The Howard G. Buffett Foundation’s latest peacemaking effort is particularly ambitious: to build a drug-free society in Colombia, a country long plagued by drug cartel violence and crimes.

To make it happen, Buffett’s foundation is partnering with Colombia’s newly elected administration led by President Iván Duque Márquez in carrying out a series of infrastructure projects, including road construction and land titling, all with the goal to eliminate the South American country’s reliance on growing coca, the crop used to produce cocaine.

“You’ll have to build a whole new value chain,” Buffett explained. “Even after you’ve got land titling, you’ll have to help farmers convert from coca to another crop. And [building roads] is important, because the new crops are going to require different types of transportation to reach new markets.”

Still, eradicating coca plantations will be a challenging job. It’s estimated that about 100,000 Colombian families depend on coca plantations. And the dominance of local drug lords can make it difficult for these farmers to quit.

# [REQUEST 1]
In the text about the Buffett foundation's work in Colombia, about how many Colombian families are estimated to depend on coca plantations?
# [REQUEST 2]
Summarize the text about the Buffett foundation's Colombia effort in two sentences.
# [REQUEST 3]
Go on with the text about the Buffett foundation's Colombia effort from its last sentence.
The items that come next have no connection to the foundation text.

# [SUPPLIED DATA]
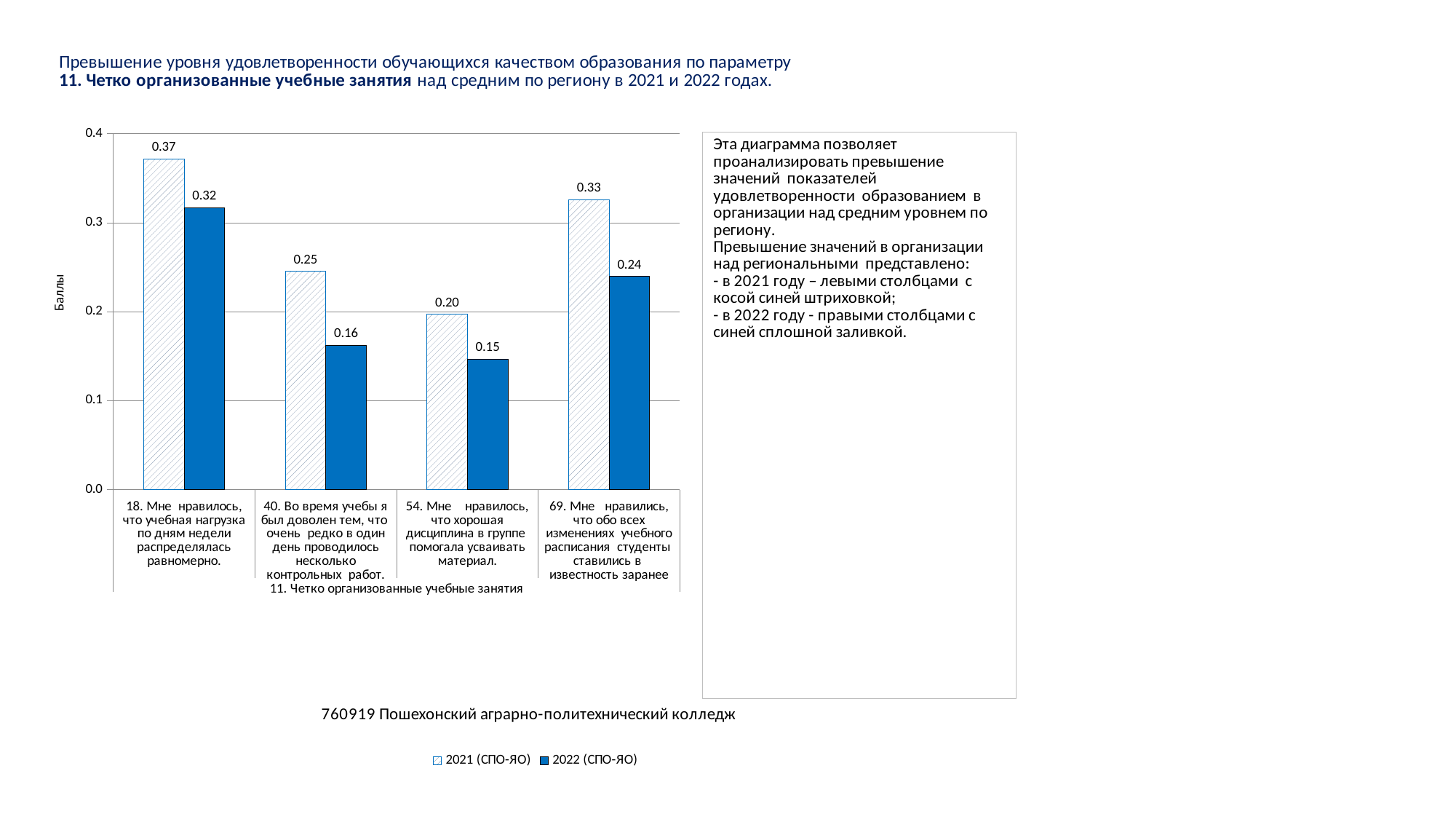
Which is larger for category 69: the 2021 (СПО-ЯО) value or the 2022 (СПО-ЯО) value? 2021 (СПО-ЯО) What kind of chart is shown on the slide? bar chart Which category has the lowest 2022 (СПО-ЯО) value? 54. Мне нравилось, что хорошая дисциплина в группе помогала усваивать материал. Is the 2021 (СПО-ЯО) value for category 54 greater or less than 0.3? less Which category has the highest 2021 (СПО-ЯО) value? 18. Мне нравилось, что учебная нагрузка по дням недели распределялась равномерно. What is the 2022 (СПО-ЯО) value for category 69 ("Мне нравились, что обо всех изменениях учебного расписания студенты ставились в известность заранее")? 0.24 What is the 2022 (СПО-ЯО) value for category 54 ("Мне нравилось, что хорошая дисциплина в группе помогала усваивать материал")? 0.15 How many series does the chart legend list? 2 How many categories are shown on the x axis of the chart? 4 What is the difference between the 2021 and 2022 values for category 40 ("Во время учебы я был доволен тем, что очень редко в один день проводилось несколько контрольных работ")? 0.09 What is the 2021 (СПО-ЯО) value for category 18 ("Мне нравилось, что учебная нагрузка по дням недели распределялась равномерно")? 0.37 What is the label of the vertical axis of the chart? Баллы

--

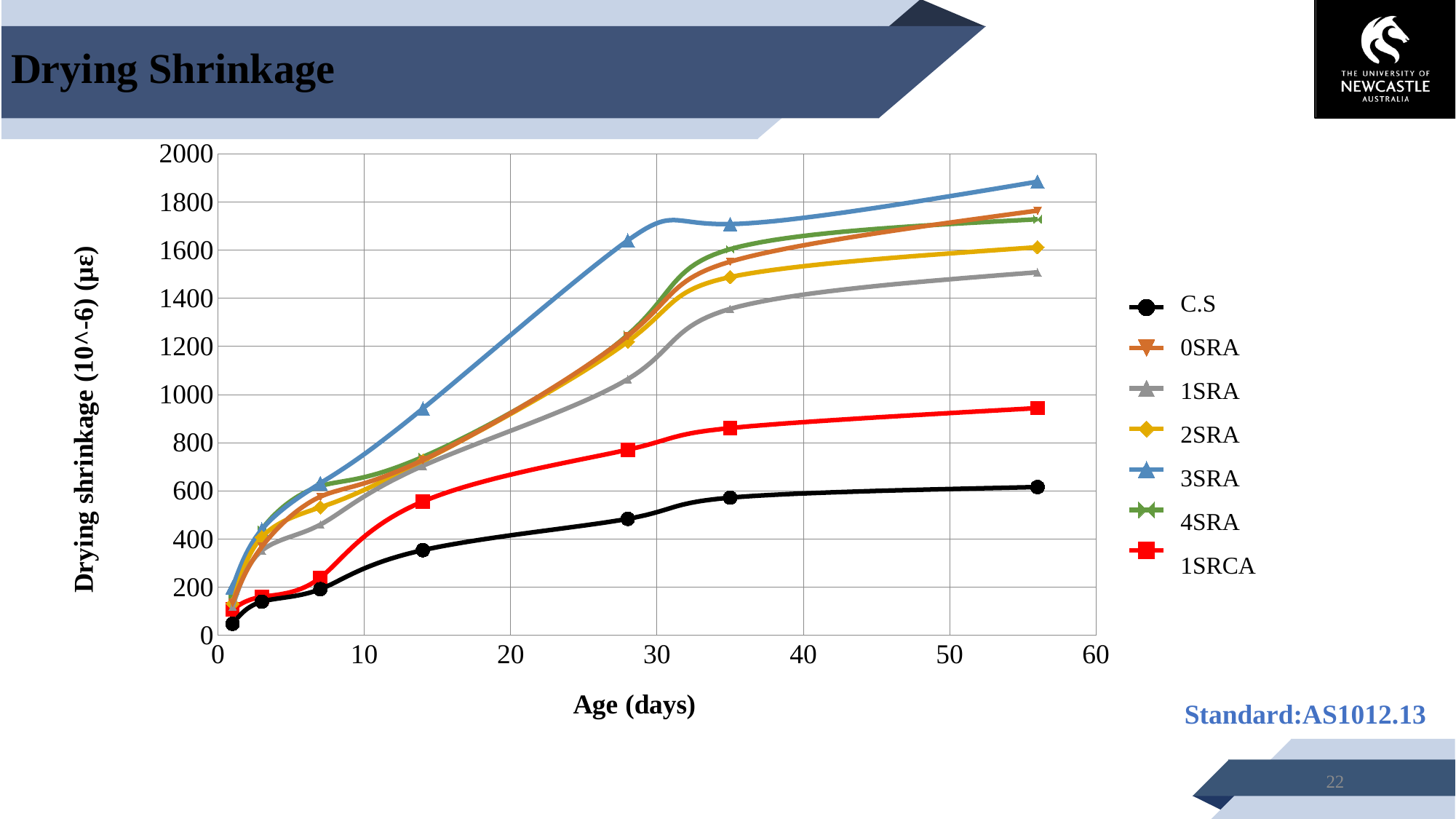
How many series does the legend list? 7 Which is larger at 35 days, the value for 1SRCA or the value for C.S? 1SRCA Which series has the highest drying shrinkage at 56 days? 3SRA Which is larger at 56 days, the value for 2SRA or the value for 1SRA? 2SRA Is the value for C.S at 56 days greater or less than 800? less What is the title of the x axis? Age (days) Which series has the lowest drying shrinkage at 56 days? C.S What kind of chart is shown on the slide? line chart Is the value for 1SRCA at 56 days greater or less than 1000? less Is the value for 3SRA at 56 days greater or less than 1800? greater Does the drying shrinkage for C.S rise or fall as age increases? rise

# [WRITTEN ANSWER 1]
About 100,000 families.

# [WRITTEN ANSWER 2]
The Howard G. Buffett Foundation is partnering with President Iván Duque Márquez's administration on infrastructure projects such as road construction and land titling, aiming to end Colombia's reliance on growing coca. Buffett says this requires building a new value chain that helps farmers switch crops and reach new markets, though the task is hard because about 100,000 families depend on coca and local drug lords make quitting difficult.

# [WRITTEN ANSWER 3]
“We’ve worked in Afghanistan, and we found that an armed group has probably the best business plan that’s very hard for a government to beat,” Buffett said. “They are trying to deliver something that’s very difficult for a government to deliver. It’s very hard to go up against that. It does take a lot of money and effort, and that effort has to be maintained over years.”

Buffett said his next stop will be Catatumbo, a notoriously lawless region in eastern Colombia neighboring Venezuela. “Obviously the situation in Venezuela makes it more challenging. The criminals are able to act with more impunity because of the ability to cross borders and get people in Venezuela to help them move coca out of Colombia…So, that’s the place where we need to cripple them.”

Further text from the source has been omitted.